#### TASK GOAL:
Swap "viewer" for "camera" in the rows running from the line with "At what distance from the viewer" through the end of the rows, and give those lines back with nothing else altered.

━━━ DATA EXCERPTS

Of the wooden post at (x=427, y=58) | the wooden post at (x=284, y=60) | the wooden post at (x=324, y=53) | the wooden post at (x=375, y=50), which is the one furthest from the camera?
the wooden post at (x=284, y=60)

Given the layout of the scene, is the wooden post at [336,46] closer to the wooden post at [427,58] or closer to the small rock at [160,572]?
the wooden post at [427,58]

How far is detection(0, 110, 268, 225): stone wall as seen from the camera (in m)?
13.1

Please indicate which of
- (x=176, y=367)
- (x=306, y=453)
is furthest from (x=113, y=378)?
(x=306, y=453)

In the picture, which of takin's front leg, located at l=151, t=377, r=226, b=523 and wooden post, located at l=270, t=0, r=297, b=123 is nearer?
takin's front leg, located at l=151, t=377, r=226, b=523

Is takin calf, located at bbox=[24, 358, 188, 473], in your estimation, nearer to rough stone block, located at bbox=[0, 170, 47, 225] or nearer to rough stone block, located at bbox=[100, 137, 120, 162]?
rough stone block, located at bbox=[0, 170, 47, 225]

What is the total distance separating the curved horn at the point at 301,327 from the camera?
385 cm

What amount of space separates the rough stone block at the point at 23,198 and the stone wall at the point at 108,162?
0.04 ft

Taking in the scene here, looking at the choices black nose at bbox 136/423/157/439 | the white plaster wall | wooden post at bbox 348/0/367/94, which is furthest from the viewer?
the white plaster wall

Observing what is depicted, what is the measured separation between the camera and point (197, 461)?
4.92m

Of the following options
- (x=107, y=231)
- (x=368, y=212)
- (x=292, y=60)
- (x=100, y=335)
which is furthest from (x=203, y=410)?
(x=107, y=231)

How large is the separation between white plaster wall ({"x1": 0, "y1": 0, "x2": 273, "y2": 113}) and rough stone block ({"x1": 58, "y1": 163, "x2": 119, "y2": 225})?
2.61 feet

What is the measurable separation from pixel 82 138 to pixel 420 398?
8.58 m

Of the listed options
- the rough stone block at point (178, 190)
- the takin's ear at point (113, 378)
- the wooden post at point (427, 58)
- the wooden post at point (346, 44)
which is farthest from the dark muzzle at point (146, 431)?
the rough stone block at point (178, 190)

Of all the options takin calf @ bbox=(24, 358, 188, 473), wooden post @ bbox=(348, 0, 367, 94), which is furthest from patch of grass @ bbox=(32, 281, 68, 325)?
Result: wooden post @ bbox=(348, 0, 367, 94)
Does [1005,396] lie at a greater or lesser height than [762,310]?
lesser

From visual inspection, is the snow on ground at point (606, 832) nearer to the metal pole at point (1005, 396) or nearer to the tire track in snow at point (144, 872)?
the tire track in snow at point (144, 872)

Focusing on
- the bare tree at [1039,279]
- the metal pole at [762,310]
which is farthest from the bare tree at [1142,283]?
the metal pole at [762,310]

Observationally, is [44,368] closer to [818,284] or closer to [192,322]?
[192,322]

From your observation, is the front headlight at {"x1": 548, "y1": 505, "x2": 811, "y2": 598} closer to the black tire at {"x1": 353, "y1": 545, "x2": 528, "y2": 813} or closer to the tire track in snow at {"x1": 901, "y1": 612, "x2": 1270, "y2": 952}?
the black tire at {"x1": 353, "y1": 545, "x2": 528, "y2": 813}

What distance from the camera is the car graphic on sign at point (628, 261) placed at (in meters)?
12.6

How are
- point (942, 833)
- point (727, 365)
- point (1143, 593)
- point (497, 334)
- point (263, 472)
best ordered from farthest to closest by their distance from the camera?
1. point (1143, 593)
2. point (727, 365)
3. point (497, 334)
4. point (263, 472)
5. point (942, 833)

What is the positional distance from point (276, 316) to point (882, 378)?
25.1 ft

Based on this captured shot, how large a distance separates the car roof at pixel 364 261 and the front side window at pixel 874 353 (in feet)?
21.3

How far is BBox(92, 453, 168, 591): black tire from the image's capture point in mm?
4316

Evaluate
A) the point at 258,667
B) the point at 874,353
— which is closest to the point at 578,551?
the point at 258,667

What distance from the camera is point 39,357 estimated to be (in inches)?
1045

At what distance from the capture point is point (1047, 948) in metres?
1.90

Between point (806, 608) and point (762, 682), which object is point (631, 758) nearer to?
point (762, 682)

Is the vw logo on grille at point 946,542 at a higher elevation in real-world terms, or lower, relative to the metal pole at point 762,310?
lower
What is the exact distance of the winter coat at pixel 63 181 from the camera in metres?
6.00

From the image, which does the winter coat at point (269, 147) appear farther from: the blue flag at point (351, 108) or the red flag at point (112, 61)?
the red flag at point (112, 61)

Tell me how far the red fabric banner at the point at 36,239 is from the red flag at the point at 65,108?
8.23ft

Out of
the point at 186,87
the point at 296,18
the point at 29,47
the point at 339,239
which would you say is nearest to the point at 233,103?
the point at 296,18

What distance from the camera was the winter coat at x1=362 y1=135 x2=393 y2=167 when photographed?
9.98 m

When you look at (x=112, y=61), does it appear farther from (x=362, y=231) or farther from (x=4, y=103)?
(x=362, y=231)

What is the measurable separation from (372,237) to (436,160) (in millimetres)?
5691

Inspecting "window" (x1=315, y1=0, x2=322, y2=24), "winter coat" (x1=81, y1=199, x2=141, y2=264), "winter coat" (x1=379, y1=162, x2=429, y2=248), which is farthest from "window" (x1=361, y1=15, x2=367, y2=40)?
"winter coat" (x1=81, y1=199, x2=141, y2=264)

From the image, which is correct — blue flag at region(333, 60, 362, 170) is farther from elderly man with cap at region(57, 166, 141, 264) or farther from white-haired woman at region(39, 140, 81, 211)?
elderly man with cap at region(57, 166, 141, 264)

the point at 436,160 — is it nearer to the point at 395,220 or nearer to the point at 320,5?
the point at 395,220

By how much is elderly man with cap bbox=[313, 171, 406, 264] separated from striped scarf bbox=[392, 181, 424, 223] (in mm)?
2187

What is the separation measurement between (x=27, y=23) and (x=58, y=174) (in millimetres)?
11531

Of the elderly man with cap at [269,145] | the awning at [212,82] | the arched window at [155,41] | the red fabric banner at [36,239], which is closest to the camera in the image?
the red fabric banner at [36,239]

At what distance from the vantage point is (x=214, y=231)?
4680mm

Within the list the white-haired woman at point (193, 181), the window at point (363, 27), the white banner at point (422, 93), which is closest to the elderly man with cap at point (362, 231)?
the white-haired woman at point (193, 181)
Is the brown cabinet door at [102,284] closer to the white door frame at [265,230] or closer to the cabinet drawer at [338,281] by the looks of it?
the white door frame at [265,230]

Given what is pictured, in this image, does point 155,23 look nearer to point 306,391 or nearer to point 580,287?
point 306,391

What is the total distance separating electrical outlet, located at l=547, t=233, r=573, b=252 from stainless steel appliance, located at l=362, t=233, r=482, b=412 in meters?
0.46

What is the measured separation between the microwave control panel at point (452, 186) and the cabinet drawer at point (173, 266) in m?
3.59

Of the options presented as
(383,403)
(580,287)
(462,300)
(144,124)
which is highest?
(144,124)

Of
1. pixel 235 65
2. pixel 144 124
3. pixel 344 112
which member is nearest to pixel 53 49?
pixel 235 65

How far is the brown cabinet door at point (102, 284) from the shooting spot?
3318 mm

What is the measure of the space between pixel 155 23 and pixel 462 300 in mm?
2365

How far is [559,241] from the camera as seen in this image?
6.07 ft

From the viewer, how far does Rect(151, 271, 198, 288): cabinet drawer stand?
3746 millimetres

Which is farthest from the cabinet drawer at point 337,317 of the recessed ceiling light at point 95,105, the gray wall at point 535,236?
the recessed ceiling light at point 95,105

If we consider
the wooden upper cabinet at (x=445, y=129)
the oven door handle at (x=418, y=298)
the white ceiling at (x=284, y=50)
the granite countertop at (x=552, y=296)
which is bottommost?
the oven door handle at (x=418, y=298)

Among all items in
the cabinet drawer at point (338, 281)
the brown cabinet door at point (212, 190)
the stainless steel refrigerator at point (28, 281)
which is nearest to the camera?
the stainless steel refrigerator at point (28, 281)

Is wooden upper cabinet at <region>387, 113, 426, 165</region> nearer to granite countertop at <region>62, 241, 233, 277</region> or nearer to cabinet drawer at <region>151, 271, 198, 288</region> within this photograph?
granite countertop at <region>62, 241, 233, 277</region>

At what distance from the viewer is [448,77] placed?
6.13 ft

━━━━━━

#### PROBLEM SOLUTION:
At what distance from the camera is [448,77] placed?
6.13 ft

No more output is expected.